始まりの時を覚えていた。
 それは自分を見てもらえなくなった瞬間。
 手を伸ばすことさえ許されなくなった、一瞬の出来事。
 疎ましい、要らない存在だと切り捨てられた。
 ほんの数枚の紙切れと、王に告げられた言葉が決めた、二度と交わることのない、道標。
 決定的に違えてしまった、玉座の、行方。

「ねえ、聞いた?ルーク様とナタリア様の御婚約の話」
「聞いた聞いた。本当にびっくりしちゃったもの。いくら陛下もルーク様の方が兄君とは言え、惨いことをなさるわ」
「神童と謳われるアッシュ様と同じだったらまだしも…ルーク様じゃ、ね」
「それにアッシュ様とナタリア様の、お二人のお気持ち考えたら…あんまり喜べないことだわ」
「ええ、本当。 ……アッシュ様がお可哀想」
 間が悪いと言うことなんてよくあることで。自分に対しての陰口を聞くなんてことはその時のルークにとって初めてのことではなかったのだが、惨めったらしく柱の影に隠れて、咎めることも何も出来ない自分が酷く情けない存在なのだとは強く、感じていた。
 メイド達の言葉など今更だ。
 そう割り切ってしまいたいと言うのに目の奥が何だか熱を帯びていて、唇を噛みしめて堪えることしか出来そうにないと言うことがまた、「ルーク様じゃ、ね」とあんな声色でメイドが言っても仕方のないような、そんな不出来な存在にしかなれていない証なのだろう。

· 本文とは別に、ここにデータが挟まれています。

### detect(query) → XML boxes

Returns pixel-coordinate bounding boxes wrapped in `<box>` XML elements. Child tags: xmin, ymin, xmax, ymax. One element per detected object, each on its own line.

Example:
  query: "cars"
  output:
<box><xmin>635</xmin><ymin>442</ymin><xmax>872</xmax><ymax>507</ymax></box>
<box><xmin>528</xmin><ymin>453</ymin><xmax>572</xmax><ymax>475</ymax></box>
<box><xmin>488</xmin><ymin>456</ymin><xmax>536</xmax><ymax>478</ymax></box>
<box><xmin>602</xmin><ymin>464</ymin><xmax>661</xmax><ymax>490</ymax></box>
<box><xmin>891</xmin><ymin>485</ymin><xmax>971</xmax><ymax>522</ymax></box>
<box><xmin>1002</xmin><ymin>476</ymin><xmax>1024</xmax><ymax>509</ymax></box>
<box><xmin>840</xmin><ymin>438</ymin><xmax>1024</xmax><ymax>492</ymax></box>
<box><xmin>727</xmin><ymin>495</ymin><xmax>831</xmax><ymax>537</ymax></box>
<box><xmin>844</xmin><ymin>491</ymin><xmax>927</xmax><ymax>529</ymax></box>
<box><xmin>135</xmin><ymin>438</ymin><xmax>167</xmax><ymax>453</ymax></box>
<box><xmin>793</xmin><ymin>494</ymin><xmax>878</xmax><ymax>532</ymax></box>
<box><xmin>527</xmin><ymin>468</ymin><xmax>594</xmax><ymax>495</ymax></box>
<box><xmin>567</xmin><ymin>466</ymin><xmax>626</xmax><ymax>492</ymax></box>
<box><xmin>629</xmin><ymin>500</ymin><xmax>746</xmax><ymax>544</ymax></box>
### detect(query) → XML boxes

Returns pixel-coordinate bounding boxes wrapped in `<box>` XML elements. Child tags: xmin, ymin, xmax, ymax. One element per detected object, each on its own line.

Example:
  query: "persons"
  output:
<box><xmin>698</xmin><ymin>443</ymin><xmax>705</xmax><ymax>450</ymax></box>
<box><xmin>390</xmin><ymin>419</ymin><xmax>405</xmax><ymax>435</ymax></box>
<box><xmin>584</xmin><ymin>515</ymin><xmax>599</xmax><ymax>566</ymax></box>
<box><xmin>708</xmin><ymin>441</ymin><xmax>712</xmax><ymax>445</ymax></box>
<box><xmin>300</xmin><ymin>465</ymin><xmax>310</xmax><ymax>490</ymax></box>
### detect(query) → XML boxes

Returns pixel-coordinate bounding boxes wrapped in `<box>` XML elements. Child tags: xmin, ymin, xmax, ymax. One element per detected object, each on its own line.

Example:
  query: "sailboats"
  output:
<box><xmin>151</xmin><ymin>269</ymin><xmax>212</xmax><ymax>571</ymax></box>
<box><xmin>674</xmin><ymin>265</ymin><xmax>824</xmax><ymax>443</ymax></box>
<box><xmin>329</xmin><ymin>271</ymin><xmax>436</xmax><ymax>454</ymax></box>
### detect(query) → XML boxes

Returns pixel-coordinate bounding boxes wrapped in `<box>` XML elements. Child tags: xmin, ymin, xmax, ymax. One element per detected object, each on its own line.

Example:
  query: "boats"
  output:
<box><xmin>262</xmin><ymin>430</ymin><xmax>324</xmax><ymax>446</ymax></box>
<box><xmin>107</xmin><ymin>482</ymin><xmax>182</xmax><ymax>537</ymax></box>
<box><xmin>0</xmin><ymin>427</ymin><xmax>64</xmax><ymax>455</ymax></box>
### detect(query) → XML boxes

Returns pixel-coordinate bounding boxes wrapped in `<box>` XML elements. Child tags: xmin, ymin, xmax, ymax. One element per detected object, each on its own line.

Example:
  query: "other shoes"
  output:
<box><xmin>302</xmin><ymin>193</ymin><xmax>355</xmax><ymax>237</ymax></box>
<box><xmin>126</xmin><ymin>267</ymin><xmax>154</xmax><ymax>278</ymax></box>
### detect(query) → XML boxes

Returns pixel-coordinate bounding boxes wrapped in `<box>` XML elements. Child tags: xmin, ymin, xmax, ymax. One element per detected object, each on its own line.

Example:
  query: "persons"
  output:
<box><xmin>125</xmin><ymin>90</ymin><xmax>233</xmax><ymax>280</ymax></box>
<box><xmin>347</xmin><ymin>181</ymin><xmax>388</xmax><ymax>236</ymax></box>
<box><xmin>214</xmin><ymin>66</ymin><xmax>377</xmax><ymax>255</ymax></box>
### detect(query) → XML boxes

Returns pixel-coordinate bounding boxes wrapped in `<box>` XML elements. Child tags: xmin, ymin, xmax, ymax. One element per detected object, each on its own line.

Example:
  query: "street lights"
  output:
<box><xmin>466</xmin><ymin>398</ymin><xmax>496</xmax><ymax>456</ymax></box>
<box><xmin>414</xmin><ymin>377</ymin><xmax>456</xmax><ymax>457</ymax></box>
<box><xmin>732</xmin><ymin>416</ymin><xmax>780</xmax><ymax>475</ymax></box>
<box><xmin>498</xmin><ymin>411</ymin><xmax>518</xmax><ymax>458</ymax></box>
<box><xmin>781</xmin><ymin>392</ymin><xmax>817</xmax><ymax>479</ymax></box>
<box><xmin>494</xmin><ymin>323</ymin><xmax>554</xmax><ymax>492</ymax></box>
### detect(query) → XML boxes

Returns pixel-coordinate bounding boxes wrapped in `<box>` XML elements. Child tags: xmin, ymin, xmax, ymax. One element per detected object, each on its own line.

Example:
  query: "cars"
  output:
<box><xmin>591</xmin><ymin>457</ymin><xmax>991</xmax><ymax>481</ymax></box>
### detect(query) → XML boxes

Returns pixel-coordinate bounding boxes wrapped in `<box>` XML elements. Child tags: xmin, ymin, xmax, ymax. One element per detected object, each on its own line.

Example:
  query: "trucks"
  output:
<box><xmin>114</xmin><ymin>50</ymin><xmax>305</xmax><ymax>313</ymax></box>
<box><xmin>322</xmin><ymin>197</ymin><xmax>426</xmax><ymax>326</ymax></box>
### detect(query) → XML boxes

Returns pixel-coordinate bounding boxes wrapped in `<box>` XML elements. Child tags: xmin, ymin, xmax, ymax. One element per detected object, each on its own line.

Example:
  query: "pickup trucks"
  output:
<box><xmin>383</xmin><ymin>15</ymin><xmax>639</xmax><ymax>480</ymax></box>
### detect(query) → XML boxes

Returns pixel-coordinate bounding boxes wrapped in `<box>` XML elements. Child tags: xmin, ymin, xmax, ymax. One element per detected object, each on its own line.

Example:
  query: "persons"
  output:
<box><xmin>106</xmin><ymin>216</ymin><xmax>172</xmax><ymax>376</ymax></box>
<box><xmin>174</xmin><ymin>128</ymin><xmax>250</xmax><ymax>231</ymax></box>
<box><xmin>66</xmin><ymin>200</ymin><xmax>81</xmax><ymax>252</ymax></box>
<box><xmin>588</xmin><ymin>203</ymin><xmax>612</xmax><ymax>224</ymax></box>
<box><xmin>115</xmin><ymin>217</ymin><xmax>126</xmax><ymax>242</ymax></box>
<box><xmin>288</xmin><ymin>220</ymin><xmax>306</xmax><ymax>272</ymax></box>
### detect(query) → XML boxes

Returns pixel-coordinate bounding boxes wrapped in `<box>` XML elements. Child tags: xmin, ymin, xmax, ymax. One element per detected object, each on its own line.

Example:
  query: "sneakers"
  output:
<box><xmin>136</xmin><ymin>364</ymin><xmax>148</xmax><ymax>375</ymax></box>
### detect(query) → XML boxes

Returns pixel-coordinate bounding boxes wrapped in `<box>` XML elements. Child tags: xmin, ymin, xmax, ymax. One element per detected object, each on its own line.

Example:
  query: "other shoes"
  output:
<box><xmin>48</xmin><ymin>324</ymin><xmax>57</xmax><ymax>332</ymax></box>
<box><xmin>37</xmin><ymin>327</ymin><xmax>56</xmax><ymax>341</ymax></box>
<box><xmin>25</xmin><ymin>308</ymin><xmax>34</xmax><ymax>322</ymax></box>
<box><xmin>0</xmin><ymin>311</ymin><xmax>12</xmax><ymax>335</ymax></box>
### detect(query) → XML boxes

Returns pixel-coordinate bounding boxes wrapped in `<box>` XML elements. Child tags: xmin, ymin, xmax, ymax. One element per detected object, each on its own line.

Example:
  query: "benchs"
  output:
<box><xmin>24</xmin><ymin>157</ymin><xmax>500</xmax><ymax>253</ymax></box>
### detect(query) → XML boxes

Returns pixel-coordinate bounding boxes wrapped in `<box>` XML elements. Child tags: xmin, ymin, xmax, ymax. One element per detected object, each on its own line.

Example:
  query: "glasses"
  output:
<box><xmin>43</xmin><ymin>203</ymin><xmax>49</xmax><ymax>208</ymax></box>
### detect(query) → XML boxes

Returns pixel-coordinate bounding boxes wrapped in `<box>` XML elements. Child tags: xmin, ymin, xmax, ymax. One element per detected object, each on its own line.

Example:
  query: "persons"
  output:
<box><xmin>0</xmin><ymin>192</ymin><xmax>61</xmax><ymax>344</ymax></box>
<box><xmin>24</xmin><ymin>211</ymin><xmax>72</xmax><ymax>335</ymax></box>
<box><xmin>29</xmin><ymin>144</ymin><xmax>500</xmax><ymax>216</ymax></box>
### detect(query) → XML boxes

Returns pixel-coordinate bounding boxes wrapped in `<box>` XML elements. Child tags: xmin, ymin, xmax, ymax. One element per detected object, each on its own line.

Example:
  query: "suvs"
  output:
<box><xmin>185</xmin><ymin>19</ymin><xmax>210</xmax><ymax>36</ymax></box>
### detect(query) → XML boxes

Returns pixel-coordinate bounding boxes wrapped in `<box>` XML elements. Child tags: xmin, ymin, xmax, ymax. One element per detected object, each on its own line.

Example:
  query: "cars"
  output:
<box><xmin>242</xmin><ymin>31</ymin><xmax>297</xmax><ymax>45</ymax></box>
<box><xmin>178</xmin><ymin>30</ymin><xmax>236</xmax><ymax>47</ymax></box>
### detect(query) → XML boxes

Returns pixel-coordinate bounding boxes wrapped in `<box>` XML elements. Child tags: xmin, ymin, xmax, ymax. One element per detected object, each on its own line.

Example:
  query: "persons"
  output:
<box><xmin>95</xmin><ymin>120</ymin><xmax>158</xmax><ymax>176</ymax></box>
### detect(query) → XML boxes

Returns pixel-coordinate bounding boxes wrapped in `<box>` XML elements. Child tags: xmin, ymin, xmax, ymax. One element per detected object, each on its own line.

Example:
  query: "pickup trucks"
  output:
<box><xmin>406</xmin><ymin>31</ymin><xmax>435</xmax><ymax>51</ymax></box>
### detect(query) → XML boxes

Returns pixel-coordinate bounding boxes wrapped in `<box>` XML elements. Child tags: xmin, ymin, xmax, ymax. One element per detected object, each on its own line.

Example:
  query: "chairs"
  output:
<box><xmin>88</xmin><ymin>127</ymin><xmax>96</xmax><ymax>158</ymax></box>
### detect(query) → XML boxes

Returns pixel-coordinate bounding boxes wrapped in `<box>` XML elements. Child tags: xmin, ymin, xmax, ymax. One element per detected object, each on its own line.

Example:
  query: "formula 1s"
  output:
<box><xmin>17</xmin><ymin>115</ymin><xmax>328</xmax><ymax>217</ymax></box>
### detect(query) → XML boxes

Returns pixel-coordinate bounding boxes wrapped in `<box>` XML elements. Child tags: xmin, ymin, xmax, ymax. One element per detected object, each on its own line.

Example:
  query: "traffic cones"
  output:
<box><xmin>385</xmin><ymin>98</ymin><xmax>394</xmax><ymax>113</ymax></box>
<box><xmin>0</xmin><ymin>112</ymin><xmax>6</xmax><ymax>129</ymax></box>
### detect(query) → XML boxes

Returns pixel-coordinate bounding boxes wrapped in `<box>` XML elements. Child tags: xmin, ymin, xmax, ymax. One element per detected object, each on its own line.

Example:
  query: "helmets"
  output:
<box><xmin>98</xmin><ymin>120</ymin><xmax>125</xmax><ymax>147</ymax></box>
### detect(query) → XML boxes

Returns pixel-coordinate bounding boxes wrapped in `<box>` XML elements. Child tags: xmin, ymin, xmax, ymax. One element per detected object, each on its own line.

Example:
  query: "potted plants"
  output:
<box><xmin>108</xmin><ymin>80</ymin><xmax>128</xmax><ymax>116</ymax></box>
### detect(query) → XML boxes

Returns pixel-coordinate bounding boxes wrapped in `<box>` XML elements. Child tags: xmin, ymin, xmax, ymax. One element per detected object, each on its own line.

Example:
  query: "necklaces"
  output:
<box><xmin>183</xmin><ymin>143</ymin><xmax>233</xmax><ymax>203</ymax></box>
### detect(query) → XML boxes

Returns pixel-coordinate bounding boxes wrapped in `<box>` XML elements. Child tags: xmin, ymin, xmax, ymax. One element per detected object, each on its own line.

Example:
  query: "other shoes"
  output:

 仕える主人の、その息子に対しての暴言だなんて普通ならば処罰される程のことではないのかと習ったばかりの知識はそう告げていたけれど、メイドの言葉が聞こえているだろうに父は何も言わなかったのだから、ルークは自分にその価値さえもないことを知った。それは以前父が中庭でナタリアと話をしていたアッシュを惜しむように見ていた、その眼差しに気付いた時から必死に見なかった振りを決め込んだ、覆しようのない事実だった。
「そんなところで何をしている」
「!」
 屋敷の掃除をしながら陰口を叩くメイド達の前に出るに出られず、ただジッと立ち尽くすばかりだったルークに対し、不意に声を掛けてきたのは聞き間違えようなどない、弟のアッシュだった。咄嗟のことにルークは顔こそ上げられたものの、動揺を隠すことも出来ず自身の肩をびくりと跳ねさせてしまっていて、声を掛けられたと言うのに何の返事も返すことが出来ず、まともに視線を合わすことも出来そうにない。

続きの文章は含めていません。